## PROBLEM REQUIREMENTS
Write out each of the rows below word for word, with nothing changed.

## INFORMATION SUPPLIED
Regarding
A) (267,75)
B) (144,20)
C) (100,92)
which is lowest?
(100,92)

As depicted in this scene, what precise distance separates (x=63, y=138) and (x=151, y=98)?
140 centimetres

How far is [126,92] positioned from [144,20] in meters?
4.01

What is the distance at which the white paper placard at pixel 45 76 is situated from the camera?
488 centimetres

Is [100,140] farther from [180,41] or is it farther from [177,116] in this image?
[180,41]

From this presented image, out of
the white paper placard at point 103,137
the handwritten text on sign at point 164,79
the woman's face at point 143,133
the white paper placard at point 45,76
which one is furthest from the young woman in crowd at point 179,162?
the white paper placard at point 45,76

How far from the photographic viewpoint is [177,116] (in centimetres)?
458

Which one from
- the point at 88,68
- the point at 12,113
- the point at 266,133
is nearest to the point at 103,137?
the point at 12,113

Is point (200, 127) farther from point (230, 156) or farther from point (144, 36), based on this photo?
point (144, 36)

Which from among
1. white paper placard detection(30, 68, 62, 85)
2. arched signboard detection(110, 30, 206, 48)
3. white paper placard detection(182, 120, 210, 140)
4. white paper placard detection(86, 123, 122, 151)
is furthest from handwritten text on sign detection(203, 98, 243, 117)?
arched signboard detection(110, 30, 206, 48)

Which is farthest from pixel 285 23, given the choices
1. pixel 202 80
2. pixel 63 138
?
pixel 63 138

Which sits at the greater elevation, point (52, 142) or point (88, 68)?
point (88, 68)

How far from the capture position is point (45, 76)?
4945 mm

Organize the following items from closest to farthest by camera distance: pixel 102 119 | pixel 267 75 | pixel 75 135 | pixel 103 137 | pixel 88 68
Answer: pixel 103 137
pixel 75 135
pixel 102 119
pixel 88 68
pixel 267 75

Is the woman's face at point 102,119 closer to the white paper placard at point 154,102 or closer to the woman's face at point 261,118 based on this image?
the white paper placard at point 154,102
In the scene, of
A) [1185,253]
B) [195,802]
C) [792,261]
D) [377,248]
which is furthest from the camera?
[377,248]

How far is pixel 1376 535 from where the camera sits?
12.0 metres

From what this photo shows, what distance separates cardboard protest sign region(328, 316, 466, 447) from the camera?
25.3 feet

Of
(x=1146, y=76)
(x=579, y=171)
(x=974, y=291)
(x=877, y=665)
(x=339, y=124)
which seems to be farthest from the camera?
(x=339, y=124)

## SOLVED PROBLEM
Regarding
A) (267,75)
B) (144,20)
C) (100,92)
which is lowest?
(100,92)

As depicted in this scene, what precise distance separates (x=63, y=138) and (x=151, y=98)?
140 centimetres

How far is [126,92] positioned from [144,20] in meters?
4.01

What is the distance at which the white paper placard at pixel 45 76 is situated from the camera?
488 centimetres

Is [100,140] farther from [180,41] or is it farther from [177,116] in this image?
[180,41]

From this presented image, out of
the white paper placard at point 103,137
the handwritten text on sign at point 164,79
the woman's face at point 143,133
the white paper placard at point 45,76
which one is furthest from the young woman in crowd at point 179,162?
the white paper placard at point 45,76

How far from the photographic viewpoint is [177,116] (in centimetres)?
458

Which one from
- the point at 88,68
- the point at 12,113
- the point at 266,133
is nearest to the point at 103,137?
the point at 12,113

Is point (200, 127) farther from point (230, 156) or farther from point (144, 36), based on this photo?
point (144, 36)

Which from among
1. white paper placard detection(30, 68, 62, 85)
2. arched signboard detection(110, 30, 206, 48)
3. white paper placard detection(182, 120, 210, 140)
4. white paper placard detection(86, 123, 122, 151)
is furthest from handwritten text on sign detection(203, 98, 243, 117)?
arched signboard detection(110, 30, 206, 48)

Which is farthest from pixel 285 23, given the choices
1. pixel 202 80
2. pixel 63 138
?
pixel 63 138

Which sits at the greater elevation, point (52, 142) or point (88, 68)?
point (88, 68)

How far from the capture position is point (45, 76)?
4945 mm

Organize the following items from closest to farthest by camera distance: pixel 102 119 | pixel 267 75 | pixel 75 135 | pixel 103 137 | pixel 88 68
Answer: pixel 103 137
pixel 75 135
pixel 102 119
pixel 88 68
pixel 267 75

Is the woman's face at point 102,119 closer to the white paper placard at point 154,102 or closer to the woman's face at point 261,118 based on this image?
the white paper placard at point 154,102
In the scene, of
A) [1185,253]
B) [195,802]
C) [792,261]
D) [377,248]
which is furthest from the camera?
[377,248]

How far is pixel 1376 535 from where the camera sits?
12.0 metres

From what this photo shows, what distance separates cardboard protest sign region(328, 316, 466, 447) from the camera?
25.3 feet

Of
(x=1146, y=76)
(x=579, y=171)
(x=974, y=291)
(x=877, y=665)
(x=339, y=124)
which seems to be farthest from the camera?
(x=339, y=124)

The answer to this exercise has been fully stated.